- [TEXT SHOWN]
======

One of the things that strikes me is that we have an
opportunity with companies that are engaged in some of the most
egregious activities--in other words, companies that are
helping Iran's nuclear program, helping Iran's missile program,
helping the Iranian Revolution Guard Corps to promote
terrorism--these companies should be a special carveout in my
estimation. There I think that you should feel very
enthusiastic about the notion of slapping visa sanctions on the
directors of those companies because those are the people that
are responsible for not just endangering American lives but for
the deaths of Americans over the years.
Senator Brown. Thank you. Mr. Chairman, thank you.
Chairman Lieberman. Thanks very much, Senator Brown. I
agree with you. Senator McCaskill.
OPENING STATEMENT OF SENATOR MCCASKILL
Senator McCaskill. Thank you, Mr. Chairman.
Common sense tells me that what we ought to do is tell
every American President that they cannot stand in front of a
microphone and talk about sanctions against Iran ever again if
they do not begin to take the sanction laws that are on the
books more seriously than what this hearing has demonstrated.
And this is not the first time we have covered this subject
matter. I know that I had the opportunity to talk to General
David Petraeus about it at a hearing in the Armed Services
Committee. I know there was a hearing in the Armed Services
Committee about this. It is no wonder Iran is so disrespectful
if we cannot get our act together to enforce the laws that are
on the books. Passing more laws is not going to do any good if
we do not have the political will to do what we need to do.
I understand the issue of diplomacy and that part of the
problem is that, our friends do not want us to enforce, and,
therefore, if we do not enforce against them, then our not so
friendly nations say, wait a minute, you did not enforce
against them, so why are you now picking on us? And that is a
problem.
Mr. Christoff, in the GAO report, do you get a sense of the
deliberations that are going on in terms of this subject
matter? I am trying to get a handle on where is it in
government that people are sitting around a table and saying,
well, we got that law on the books, should we ignore it? Should
we try to enforce it? Is that conversation even going on
somewhere? And if so, where?
Mr. Christoff. I think it is starting at the State
Department. Some of the brief discussions that we had with the
new Administration and the office working these issues at the
State Department indicate that discussion is beginning. We did
not see any of these discussions when we issued a report in
2007 and looked at the State Department's enforcement of the
Iran Sanctions Act.
I would also note that the State Department is capable of
enforcing other aspects of sanctions against Iran. It has, as
we said in our 2007 report, issued sanctions against 111 firms
or entities that violated the nonproliferation portion of the
collective sanctions against Iran. Many of those companies were
Chinese companies. But it has not moved forward on that portion
of our collective sanctions that deal with the energy sector.
Senator McCaskill. So they are selectively picking out some
parts of the law they like and ignoring the parts of the law
they do not like, in essence?

======

- [ACTIONS TO TAKE]
(1) List every person who speaks under a name label in the hearing transcript.
(2) According to the hearing transcript, against how many firms or entities had the State Department issued sanctions, as stated in the 2007 report?
(3) Continue the hearing transcript on Iran sanctions from the last line shown.

- [ENTRIES SHOWN]
======

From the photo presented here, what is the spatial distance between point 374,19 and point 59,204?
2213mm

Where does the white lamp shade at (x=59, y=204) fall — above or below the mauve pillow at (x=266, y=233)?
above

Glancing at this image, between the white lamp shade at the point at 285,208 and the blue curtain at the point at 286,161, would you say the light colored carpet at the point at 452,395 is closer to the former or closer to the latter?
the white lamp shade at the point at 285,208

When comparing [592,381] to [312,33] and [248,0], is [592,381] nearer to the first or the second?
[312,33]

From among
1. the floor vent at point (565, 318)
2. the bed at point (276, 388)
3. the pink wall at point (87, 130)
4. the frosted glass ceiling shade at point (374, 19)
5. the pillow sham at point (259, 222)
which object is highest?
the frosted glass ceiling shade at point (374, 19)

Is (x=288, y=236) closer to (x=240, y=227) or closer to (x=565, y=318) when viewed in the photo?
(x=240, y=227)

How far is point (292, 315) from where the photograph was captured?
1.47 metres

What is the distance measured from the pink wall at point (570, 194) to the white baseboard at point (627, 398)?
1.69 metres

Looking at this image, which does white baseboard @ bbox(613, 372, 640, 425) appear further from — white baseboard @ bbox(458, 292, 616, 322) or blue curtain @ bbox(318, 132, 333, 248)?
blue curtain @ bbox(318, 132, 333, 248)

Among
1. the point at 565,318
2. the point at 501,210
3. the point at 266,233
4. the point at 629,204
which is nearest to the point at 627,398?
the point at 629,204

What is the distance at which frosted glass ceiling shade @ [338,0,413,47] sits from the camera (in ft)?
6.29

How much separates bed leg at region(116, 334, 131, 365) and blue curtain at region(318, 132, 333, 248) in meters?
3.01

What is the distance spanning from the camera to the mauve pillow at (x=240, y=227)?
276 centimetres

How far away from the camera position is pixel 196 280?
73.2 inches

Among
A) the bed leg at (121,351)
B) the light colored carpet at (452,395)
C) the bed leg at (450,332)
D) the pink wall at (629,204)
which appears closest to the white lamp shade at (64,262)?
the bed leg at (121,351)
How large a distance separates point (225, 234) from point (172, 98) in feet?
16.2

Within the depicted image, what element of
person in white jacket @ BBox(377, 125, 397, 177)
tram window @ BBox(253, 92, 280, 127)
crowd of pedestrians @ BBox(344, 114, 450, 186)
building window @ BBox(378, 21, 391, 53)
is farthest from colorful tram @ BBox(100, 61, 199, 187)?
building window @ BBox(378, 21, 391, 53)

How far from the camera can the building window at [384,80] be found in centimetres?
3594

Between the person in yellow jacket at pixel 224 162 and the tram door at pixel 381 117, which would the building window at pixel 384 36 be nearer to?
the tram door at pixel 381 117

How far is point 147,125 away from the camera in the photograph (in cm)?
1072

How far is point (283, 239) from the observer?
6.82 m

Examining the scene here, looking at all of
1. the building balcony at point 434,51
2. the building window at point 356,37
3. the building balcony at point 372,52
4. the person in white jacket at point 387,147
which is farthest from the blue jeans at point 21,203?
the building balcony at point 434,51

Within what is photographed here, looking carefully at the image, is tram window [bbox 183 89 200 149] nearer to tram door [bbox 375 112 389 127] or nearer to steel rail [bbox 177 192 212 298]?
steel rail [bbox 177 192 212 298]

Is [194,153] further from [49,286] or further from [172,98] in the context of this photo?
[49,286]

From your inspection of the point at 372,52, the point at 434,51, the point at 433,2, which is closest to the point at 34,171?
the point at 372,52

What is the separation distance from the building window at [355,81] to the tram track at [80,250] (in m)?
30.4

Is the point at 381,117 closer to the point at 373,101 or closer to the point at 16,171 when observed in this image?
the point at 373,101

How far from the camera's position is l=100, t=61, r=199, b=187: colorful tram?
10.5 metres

======

- [RESPONSES PER TASK]
(1) Senator Brown, Chairman Lieberman, Senator McCaskill, Mr. Christoff

(2) 111 firms or entities that violated the nonproliferation portion of the collective sanctions against Iran.

(3)
Mr. Christoff. Well, I do not want to put those words in
their mouths, but by their actions, it appears that it is more
difficult for them to impose sanctions on energy companies
through ISA.
Senator McCaskill. What about the issue of changing names
of companies? I am a big believer that you have to have
accountability. Who is in charge of investigating whether or
not companies are changing their names in order to evade
sanctions? Where would the responsibility for that lie?
Mr. Christoff. That I do not know.
Senator McCaskill. Would you like to take a stab at it, Ms.
Pletka? You have been around this subject matter for probably--
--
Ms. Pletka. Too long.
Senator McCaskill [continuing]. More years than you want to
admit.
Ms. Pletka. Yes, that is probably true.
Senator McCaskill. Who in the grand labyrinth of government
is supposed to be in charge of even tracking what companies
fall under these sanctions much less enforcing them?
Ms. Pletka. That is an excellent question. In a quarter of
a century, I have never been able to figure out who actually
wears the chief's hat on this issue. Theoretically, the
intelligence community is tracking companies that change their
names. Lots of companies do not change their names and are
serial violators of our proliferation law and various Iran
sanctions, particularly Chinese companies.
It is absolutely remarkable that we together have been able
to generate an enormous amount of information that is
apparently entirely mysterious. And on the energy side, I think
that where you have seen a change for the good at the
Department of State, in this Administration we have seen a
change for the bad on the energy side. The Energy Information
Agency no longer provides significant amounts of information
about companies doing energy business in Iran. And so rather
than getting more information, we are getting less.
Senator McCaskill. Mr. Chairman, it seems like maybe what
we need to do is start with figuring out who is in charge. I
think maybe we have avoided accountability on this because we
have not flown down long enough to figure out who is the person
in government that is not doing their job, and as long as we do
not identify who that person is, they are not going to do their
job. It is mind-boggling to me that we do not know who to yell
at.
Yes, Congressman Deutch.
Mr. Deutch. Senator McCaskill, I worry that at least with
respect to identifying the companies, whether or not to impose
sanctions is the next step, but in terms of identifying the
companies, I think we have determined here that we have made
this a harder task than, in fact, it may be.
In Florida, on a quarterly basis, the Pension Board
publishes a list of companies who are doing business within the
energy sector in Iran, and part of that time is spent reviewing
exactly this issue of company name changes and subsidiaries,
and efforts sometimes to shield, sometimes just corporate
restructurings to ensure that the correct names remain on that
list. I am not sure ultimately who should have responsibility,
but the Department of Energy, again, as Ms. Pletka points out,
has published these reports on a regular basis, factual
reports. That might be a place to identify companies.
Senator McCaskill. Well, welcome to Congress. I think you
are going to be a great addition to the intellectual heft of
the body in which you serve, and clearly you have a great work
ethic, and we welcome you here.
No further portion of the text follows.